● Requirement:
Without the pictures, return each record as it appears.

Image-text web data:
┌──
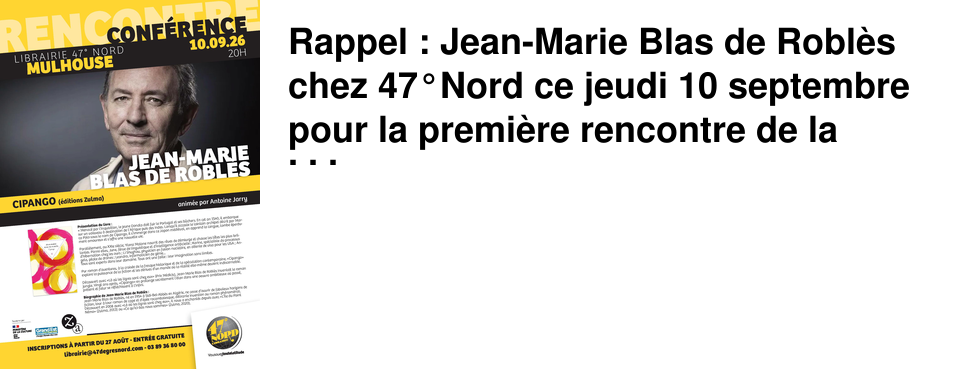 Rappel : Jean-Marie Blas de Robl�s chez 47�Nord ce jeudi 10 septembre pour la premi�re rencontre de la saison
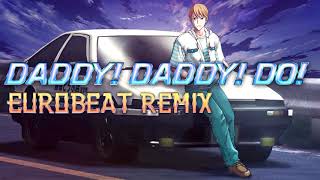 DADDY DADDY DO  Eurobeat Remix [upl. by Ylurt]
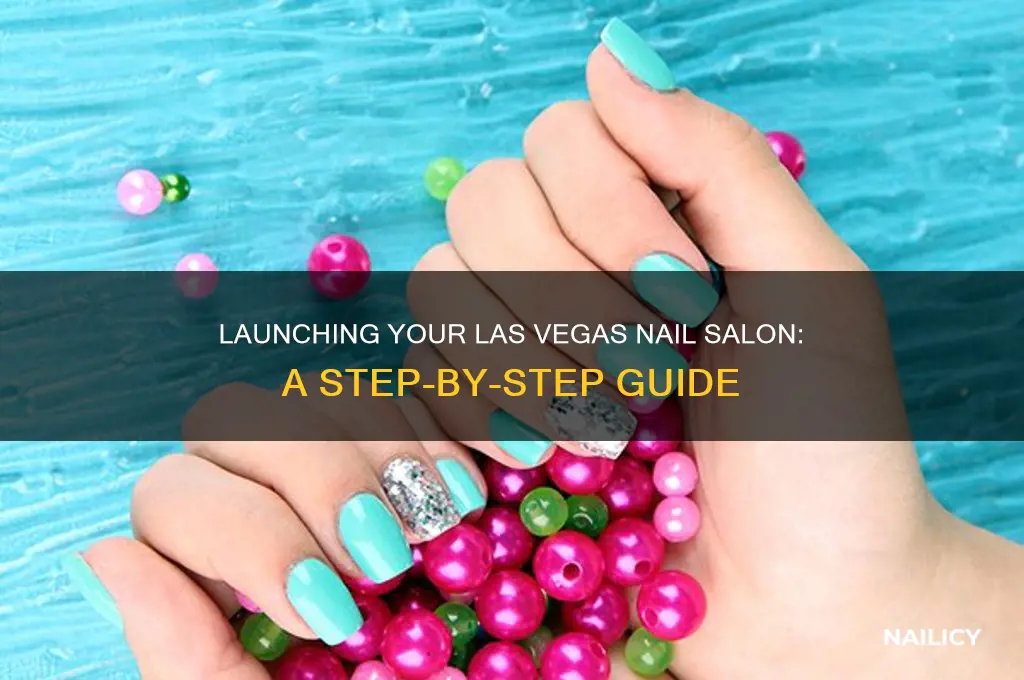 how to open a nail salon in las vegas
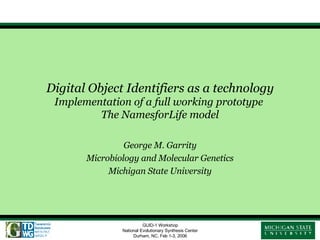 Digital Object Identifiers as a technology Implementation of a full working prototype  The NamesforLife model George M. Garrity Microbiology and Molecular Genetics Michigan State University 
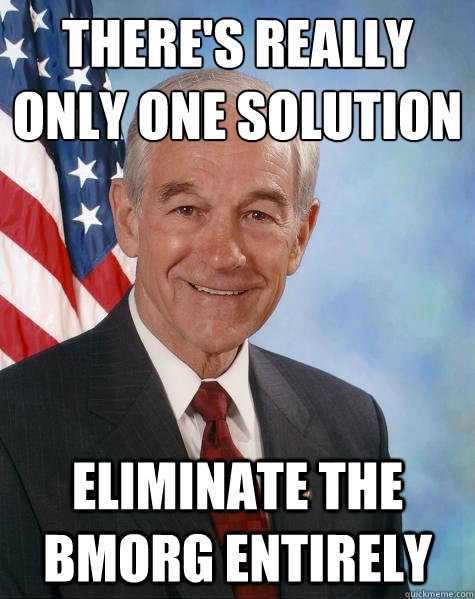 there's really only one solution eliminate the bmorg entirely  Ron Paul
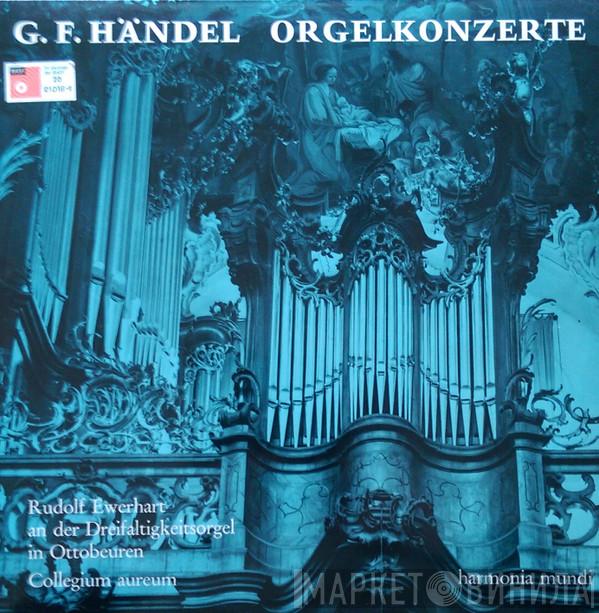 / Georg Friedrich Händel / Rudolf Ewerhart  Collegium Aureum  - Orgelkonzerte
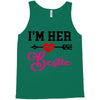 i'm her bestie Tank Top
└──
● Solution for this task:
 Rappel : Jean-Marie Blas de Robl�s chez 47�Nord ce jeudi 10 septembre pour la premi�re rencontre de la saison
 DADDY DADDY DO  Eurobeat Remix [upl. by Ylurt]
 how to open a nail salon in las vegas
 Digital Object Identifiers as a technology Implementation of a full working prototype  The NamesforLife model George M. Garrity Microbiology and Molecular Genetics Michigan State University 
 there's really only one solution eliminate the bmorg entirely  Ron Paul
 / Georg Friedrich Händel / Rudolf Ewerhart  Collegium Aureum  - Orgelkonzerte
 i'm her bestie Tank Top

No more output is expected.